> _READING PASSAGE_:
Re: logical decoding and replication of sequences, take 2

From: Tomas Vondra <tomas(dot)vondra(at)enterprisedb(dot)com>
To: "Jonathan S(dot) Katz" <jkatz(at)postgresql(dot)org>, vignesh C <vignesh21(at)gmail(dot)com>
Cc: Andres Freund <andres(at)anarazel(dot)de>, Robert Haas <robertmhaas(at)gmail(dot)com>, PostgreSQL Hackers <pgsql-hackers(at)lists(dot)postgresql(dot)org>, Heikki Linnakangas <heikki(dot)linnakangas(at)iki(dot)fi>
Subject: Re: logical decoding and replication of sequences, take 2
Date: 2023-02-22 10:02:12
Message-ID: cce24592-8f20-dc91-3aec-f6257d4091ae@enterprisedb.com
Views: Raw Message | Whole Thread | Download mbox | Resend email
Thread:
Lists: pgsql-hackers


On 2/22/23 03:28, Jonathan S. Katz wrote:
> Hi,
>
> On 2/16/23 10:50 AM, Tomas Vondra wrote:
>> Hi,
>>
>> Here's a rebased patch, without the last bit which is now unnecessary
>> thanks to c981d9145dea.
>
> Thanks for continuing to work on this patch! I tested the latest version
> and have some feedback/clarifications.
>

Thanks!

> I did some testing using a demo-app-based-on-a-real-world app I had
> conjured up[1]. This uses integer sequences as surrogate keys.
>
> In general things seemed to work, but I had a couple of
> observations/questions.

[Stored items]
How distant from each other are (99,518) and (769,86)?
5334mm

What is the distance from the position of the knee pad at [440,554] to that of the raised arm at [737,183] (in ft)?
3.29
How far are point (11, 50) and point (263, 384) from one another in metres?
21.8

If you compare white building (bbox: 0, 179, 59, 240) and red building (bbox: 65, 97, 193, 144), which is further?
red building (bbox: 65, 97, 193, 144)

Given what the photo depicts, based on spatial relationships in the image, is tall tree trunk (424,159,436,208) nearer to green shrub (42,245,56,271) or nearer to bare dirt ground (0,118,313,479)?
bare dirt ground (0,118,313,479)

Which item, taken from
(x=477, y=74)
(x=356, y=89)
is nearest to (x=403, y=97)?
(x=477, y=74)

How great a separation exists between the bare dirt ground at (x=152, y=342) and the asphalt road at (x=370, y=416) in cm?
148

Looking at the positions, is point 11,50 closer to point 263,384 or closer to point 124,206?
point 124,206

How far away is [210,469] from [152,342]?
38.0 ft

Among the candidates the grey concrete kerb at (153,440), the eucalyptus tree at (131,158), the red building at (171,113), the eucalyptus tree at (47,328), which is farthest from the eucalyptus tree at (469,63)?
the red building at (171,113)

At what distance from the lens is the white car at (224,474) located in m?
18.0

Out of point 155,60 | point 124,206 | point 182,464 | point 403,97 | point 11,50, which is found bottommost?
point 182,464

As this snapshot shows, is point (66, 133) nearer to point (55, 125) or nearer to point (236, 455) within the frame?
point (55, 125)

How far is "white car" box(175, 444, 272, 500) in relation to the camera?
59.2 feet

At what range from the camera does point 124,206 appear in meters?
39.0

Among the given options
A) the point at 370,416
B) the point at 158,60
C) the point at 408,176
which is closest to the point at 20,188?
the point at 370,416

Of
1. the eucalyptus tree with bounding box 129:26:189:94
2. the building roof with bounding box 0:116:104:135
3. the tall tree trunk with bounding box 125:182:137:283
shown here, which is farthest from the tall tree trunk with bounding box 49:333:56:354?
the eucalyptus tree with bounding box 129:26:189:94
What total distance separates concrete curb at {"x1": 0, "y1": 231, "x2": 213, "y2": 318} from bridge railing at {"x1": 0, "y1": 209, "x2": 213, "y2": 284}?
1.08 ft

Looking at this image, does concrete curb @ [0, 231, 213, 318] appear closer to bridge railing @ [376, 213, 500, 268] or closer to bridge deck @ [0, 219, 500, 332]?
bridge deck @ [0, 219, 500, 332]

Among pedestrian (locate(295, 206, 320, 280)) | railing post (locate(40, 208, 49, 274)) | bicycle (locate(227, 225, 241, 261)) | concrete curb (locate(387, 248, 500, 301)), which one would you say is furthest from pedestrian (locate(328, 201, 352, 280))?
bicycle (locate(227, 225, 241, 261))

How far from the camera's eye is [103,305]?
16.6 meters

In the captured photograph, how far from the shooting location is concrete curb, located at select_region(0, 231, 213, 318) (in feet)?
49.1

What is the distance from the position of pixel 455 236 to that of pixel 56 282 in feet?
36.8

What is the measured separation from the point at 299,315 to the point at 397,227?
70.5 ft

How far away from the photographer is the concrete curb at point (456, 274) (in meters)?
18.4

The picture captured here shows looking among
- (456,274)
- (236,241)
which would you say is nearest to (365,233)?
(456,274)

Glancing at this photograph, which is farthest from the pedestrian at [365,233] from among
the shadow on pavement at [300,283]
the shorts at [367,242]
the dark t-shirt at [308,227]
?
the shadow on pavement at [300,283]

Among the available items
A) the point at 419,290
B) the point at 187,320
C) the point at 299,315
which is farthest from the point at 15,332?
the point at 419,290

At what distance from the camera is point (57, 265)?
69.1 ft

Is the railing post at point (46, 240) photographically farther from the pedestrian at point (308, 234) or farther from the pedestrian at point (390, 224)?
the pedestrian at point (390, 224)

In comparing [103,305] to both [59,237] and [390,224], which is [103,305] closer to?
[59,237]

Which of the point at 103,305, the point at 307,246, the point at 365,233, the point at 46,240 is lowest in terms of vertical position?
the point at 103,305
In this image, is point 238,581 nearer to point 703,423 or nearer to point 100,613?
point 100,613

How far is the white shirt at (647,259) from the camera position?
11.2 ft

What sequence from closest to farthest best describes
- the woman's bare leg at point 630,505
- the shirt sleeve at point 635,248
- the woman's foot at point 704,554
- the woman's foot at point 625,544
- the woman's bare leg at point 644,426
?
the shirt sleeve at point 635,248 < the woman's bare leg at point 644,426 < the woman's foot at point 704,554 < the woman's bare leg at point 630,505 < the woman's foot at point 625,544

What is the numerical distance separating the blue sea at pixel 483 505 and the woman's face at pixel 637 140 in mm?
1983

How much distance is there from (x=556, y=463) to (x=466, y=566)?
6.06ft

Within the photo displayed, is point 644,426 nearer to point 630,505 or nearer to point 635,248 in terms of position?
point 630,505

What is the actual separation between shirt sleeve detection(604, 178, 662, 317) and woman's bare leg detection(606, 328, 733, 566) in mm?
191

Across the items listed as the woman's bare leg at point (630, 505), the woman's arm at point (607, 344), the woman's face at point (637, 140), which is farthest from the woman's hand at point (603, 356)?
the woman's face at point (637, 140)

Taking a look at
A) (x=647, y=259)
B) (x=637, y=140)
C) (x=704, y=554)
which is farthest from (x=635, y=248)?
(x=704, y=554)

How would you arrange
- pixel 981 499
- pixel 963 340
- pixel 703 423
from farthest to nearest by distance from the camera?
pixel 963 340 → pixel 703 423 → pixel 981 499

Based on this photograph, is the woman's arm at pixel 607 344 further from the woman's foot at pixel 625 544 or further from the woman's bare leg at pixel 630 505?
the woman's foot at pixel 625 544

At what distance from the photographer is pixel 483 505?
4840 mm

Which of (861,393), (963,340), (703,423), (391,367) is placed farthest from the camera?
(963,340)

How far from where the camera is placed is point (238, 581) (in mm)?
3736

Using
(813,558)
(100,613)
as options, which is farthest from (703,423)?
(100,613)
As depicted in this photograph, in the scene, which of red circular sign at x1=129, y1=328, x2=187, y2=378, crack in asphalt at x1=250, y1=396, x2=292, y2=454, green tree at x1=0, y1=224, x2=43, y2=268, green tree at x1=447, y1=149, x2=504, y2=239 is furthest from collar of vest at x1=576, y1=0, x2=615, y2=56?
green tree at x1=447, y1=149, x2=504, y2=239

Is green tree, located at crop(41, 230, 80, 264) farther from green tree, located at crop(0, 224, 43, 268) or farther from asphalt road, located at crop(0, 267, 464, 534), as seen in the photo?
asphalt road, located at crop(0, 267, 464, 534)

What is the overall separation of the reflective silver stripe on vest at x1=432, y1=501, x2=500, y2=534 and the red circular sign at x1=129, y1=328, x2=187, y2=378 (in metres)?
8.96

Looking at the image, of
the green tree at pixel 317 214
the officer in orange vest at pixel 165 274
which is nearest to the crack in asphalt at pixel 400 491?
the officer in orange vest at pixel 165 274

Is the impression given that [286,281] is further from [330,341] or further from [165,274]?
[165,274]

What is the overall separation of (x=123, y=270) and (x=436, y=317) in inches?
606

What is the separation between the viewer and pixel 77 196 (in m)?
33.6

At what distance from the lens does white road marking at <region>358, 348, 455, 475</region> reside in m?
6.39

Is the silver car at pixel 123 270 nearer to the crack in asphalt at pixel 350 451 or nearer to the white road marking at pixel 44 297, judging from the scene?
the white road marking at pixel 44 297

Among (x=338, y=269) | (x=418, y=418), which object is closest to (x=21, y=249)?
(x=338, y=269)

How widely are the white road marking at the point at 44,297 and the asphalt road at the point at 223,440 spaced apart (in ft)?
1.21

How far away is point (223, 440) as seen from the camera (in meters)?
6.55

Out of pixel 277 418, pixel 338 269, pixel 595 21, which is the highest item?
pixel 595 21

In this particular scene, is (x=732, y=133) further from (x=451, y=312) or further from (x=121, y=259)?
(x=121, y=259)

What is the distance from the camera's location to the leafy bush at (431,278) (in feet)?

==

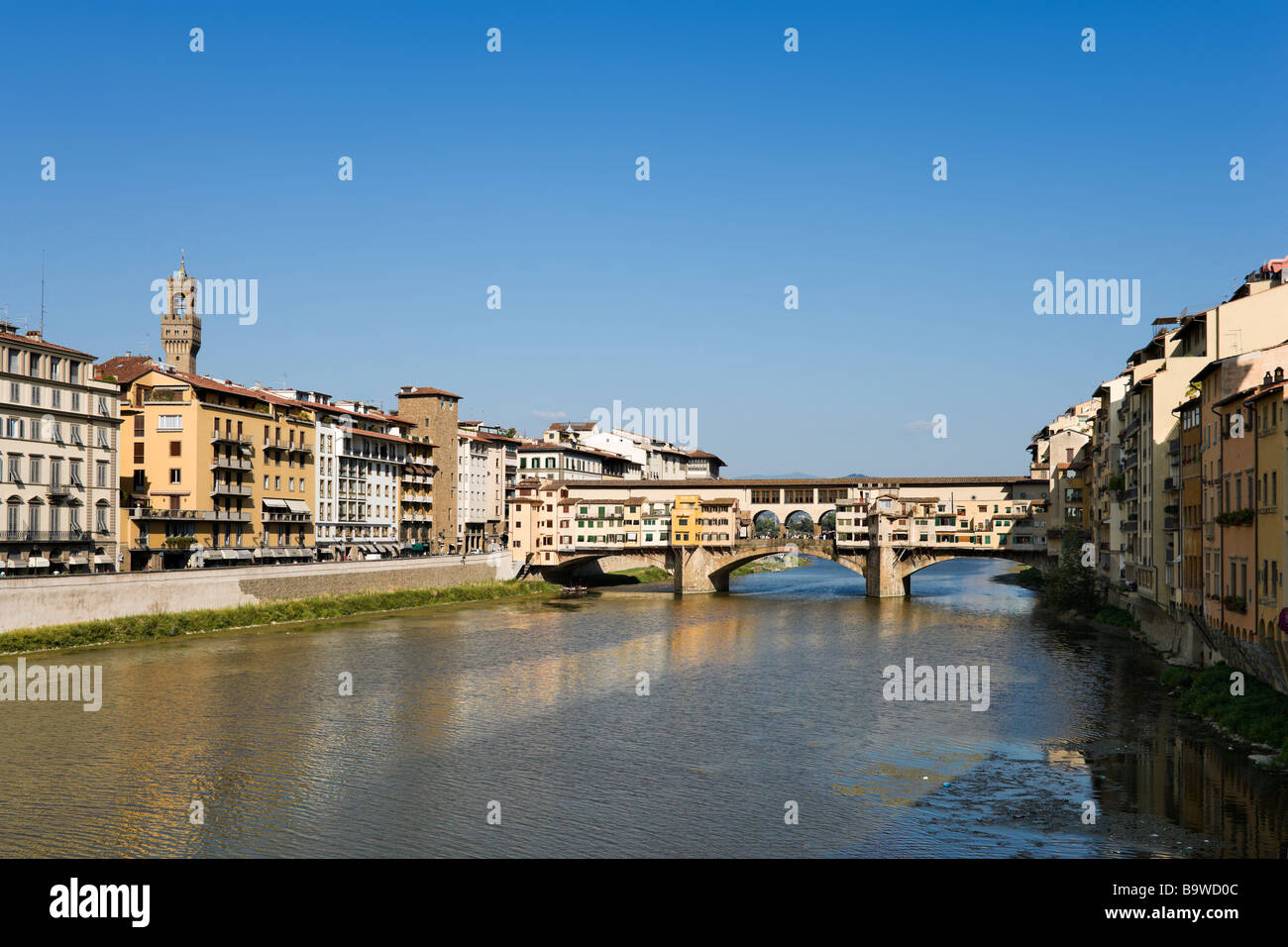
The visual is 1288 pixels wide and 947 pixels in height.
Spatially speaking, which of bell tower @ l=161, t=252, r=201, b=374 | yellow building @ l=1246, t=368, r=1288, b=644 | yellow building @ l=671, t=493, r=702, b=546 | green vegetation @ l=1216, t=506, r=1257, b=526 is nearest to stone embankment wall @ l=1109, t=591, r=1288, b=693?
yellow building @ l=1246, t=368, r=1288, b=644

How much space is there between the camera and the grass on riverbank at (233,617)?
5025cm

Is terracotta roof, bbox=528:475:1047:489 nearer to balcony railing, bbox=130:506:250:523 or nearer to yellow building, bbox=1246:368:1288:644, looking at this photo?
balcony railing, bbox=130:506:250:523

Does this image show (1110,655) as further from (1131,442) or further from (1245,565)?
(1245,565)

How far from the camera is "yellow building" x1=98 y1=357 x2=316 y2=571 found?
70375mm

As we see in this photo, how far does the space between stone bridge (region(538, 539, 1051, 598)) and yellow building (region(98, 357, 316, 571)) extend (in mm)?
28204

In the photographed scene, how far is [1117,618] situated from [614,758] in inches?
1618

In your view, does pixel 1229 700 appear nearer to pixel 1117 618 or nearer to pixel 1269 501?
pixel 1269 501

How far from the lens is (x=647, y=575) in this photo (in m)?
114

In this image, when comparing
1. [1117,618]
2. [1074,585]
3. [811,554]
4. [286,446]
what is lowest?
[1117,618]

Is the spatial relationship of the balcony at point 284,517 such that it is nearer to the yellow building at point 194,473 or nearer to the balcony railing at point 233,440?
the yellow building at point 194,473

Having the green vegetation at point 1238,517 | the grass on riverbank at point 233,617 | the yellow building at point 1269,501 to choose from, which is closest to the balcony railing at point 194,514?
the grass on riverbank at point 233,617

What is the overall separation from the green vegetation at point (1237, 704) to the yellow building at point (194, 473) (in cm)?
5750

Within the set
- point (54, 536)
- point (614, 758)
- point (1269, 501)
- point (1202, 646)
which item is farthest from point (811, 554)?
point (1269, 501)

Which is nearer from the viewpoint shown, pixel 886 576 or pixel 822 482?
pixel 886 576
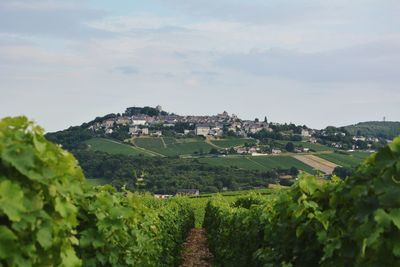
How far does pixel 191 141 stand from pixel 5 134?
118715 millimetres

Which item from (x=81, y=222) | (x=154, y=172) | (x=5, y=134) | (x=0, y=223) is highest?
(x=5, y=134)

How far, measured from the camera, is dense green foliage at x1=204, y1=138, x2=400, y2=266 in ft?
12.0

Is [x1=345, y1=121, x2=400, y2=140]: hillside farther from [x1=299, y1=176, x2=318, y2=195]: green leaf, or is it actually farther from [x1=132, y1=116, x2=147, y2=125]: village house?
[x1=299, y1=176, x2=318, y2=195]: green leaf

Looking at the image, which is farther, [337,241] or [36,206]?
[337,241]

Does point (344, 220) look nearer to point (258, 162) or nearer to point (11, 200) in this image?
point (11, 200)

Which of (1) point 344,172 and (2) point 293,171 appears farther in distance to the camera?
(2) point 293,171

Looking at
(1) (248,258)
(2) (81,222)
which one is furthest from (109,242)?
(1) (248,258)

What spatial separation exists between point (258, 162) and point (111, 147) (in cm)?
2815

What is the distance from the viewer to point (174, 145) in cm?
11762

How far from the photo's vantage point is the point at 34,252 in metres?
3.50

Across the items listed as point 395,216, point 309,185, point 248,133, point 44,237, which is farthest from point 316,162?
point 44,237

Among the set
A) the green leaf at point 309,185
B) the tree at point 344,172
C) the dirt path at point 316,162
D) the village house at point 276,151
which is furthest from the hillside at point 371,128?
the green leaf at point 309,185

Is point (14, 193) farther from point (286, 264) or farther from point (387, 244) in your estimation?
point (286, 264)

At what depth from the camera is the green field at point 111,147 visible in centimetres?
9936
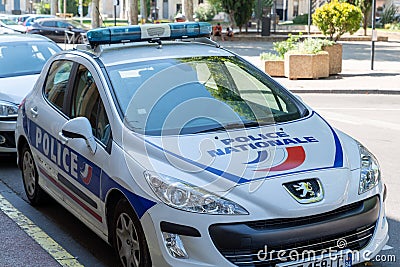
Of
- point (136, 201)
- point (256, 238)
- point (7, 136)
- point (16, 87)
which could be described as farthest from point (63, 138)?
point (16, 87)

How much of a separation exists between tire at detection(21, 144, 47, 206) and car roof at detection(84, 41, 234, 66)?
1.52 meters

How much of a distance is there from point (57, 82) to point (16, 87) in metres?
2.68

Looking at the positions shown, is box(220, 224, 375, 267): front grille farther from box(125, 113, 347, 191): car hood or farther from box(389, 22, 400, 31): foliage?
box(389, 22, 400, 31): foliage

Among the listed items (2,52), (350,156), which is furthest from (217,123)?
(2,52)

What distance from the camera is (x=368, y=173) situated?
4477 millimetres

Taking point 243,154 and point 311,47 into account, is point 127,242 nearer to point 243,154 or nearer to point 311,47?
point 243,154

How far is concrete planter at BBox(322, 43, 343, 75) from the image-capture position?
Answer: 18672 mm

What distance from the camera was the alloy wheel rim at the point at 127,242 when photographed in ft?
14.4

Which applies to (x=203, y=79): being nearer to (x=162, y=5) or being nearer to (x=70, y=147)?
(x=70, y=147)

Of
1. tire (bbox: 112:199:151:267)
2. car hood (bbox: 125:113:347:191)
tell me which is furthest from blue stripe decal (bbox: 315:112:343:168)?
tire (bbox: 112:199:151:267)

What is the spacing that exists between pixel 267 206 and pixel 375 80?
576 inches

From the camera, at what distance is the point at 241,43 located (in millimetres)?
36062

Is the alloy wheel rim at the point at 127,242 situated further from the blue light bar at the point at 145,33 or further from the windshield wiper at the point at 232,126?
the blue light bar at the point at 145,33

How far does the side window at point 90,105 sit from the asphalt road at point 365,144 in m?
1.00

> _WHAT THIS EXERCISE ASKS_:
a - Answer these questions using the mailing-list message on sequence replication.
(i) Which commit made the last bit of the patch unnecessary?
(ii) What does the demo app use integer sequences as?
(iii) To which mailing list was the message posted?
b - Transcribe the mailing-list message on sequence replication between "On 2/22/23 03:28, Jonathan" and "have some feedback/clarifications.", inclusive.
c - Pick up the mailing-list message on sequence replication where it stops and continue it.

> _ANSWERS TO EACH TASK_:
a -
(i) c981d9145dea
(ii) Surrogate keys
(iii) pgsql-hackers

b -
On 2/22/23 03:28, Jonathan S. Katz wrote:
> Hi,
>
> On 2/16/23 10:50 AM, Tomas Vondra wrote:
>> Hi,
>>
>> Here's a rebased patch, without the last bit which is now unnecessary
>> thanks to c981d9145dea.
>
> Thanks for continuing to work on this patch! I tested the latest version
> and have some feedback/clarifications.

c -
>
> 1. Sequence IDs after a "failover". I believe this is a design decision,
> but I noticed that after simulating a failover, the IDs were replicating
> from a higher value, e.g.
>
> INSERT INTO room (name) VALUES ('room 1');
> INSERT INTO room (name) VALUES ('room 2');
> INSERT INTO room (name) VALUES ('room 3');
> INSERT INTO room (name) VALUES ('room 4');
>
> The values of room_id_seq on each instance:
>
> instance 1:
>
>  last_value | log_cnt | is_called
> ------------+---------+-----------
>           4 |      29 | t
>
>  instance 2:
>
>   last_value | log_cnt | is_called
> ------------+---------+-----------
>          33 |       0 | t
>
> After the switchover on instance 2:
>
> INSERT INTO room (name) VALUES ('room 5') RETURNING id;
>
>  id
> ----
>  34
>
> I don't see this as an issue for most applications, but we should at
> least document the behavior somewhere.
>

Yes, this is due to how we WAL-log sequences. We don't log individual
increments, but every 32nd increment and we log the "future" sequence
state so that after a crash/recovery we don't generate duplicates.

So you do nextval() and it returns 1. But into WAL we record 32. And
there will be no WAL records until nextval reaches 32 and needs to
generate another batch.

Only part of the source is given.